── DATA

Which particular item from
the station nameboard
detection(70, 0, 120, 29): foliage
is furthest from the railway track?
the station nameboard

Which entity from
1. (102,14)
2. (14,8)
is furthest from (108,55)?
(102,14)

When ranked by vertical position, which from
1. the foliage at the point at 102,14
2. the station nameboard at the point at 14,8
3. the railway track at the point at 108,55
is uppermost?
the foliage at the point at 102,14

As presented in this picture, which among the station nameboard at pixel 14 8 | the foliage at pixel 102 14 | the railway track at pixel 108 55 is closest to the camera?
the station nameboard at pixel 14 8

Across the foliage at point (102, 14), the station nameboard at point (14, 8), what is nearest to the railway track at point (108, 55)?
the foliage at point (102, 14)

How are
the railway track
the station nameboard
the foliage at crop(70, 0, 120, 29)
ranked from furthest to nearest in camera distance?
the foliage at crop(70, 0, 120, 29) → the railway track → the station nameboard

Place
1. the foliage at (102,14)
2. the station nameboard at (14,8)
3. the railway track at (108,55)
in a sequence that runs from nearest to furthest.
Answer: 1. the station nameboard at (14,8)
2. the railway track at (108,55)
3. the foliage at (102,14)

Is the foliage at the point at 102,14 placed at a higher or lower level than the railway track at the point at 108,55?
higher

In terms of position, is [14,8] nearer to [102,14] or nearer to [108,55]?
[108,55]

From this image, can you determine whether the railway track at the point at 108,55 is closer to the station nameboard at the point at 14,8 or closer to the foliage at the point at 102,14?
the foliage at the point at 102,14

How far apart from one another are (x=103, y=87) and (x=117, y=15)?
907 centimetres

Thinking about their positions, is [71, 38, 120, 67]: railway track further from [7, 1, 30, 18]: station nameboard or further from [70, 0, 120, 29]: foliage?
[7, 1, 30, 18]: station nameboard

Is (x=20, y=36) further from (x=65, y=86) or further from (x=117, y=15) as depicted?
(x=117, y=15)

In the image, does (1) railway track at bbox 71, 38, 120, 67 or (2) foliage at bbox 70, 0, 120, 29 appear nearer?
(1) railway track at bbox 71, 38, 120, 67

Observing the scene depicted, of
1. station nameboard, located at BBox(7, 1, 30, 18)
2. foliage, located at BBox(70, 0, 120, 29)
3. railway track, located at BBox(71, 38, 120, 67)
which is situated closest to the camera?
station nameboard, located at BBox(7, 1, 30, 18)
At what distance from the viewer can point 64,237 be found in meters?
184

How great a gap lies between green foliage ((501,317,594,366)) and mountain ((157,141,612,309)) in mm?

────

SET TASK
Please copy the records word for word from their first line through the line containing "the foliage at crop(70, 0, 120, 29) →", including that line.

COMPLETED EXERCISE
Which particular item from
the station nameboard
detection(70, 0, 120, 29): foliage
is furthest from the railway track?
the station nameboard

Which entity from
1. (102,14)
2. (14,8)
is furthest from (108,55)?
(102,14)

When ranked by vertical position, which from
1. the foliage at the point at 102,14
2. the station nameboard at the point at 14,8
3. the railway track at the point at 108,55
is uppermost?
the foliage at the point at 102,14

As presented in this picture, which among the station nameboard at pixel 14 8 | the foliage at pixel 102 14 | the railway track at pixel 108 55 is closest to the camera?
the station nameboard at pixel 14 8

Across the foliage at point (102, 14), the station nameboard at point (14, 8), what is nearest to the railway track at point (108, 55)?
the foliage at point (102, 14)

How are
the railway track
the station nameboard
the foliage at crop(70, 0, 120, 29)
ranked from furthest to nearest in camera distance?
the foliage at crop(70, 0, 120, 29) → the railway track → the station nameboard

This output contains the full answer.